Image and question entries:

==========

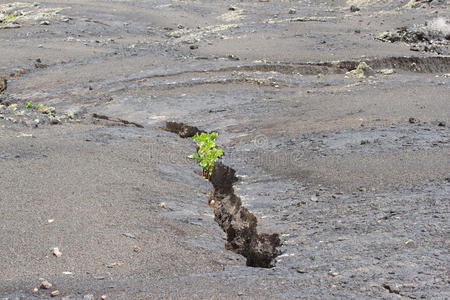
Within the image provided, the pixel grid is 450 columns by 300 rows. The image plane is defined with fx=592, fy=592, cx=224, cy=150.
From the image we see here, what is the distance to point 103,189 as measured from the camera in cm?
503

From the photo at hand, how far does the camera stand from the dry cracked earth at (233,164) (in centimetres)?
376

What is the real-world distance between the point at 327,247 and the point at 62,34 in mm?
10868

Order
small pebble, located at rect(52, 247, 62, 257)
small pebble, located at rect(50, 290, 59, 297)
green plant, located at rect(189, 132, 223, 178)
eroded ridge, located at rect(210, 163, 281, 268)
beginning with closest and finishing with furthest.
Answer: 1. small pebble, located at rect(50, 290, 59, 297)
2. small pebble, located at rect(52, 247, 62, 257)
3. eroded ridge, located at rect(210, 163, 281, 268)
4. green plant, located at rect(189, 132, 223, 178)

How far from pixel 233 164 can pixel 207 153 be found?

==========

INSTRUCTIONS TO FOLLOW: Put every line of the entries above into a numbered list, omitting blank lines and leaving out the pictures.

FULL OUTPUT:
1. Within the image provided, the pixel grid is 450 columns by 300 rows. The image plane is defined with fx=592, fy=592, cx=224, cy=150.
2. From the image we see here, what is the distance to point 103,189 as measured from the camera in cm?
3. 503
4. From the photo at hand, how far does the camera stand from the dry cracked earth at (233,164) (in centimetres)?
5. 376
6. What is the real-world distance between the point at 327,247 and the point at 62,34 in mm?
7. 10868
8. Order
9. small pebble, located at rect(52, 247, 62, 257)
10. small pebble, located at rect(50, 290, 59, 297)
11. green plant, located at rect(189, 132, 223, 178)
12. eroded ridge, located at rect(210, 163, 281, 268)
13. beginning with closest and finishing with furthest.
14. Answer: 1. small pebble, located at rect(50, 290, 59, 297)
15. 2. small pebble, located at rect(52, 247, 62, 257)
16. 3. eroded ridge, located at rect(210, 163, 281, 268)
17. 4. green plant, located at rect(189, 132, 223, 178)
18. How far from pixel 233 164 can pixel 207 153 be found?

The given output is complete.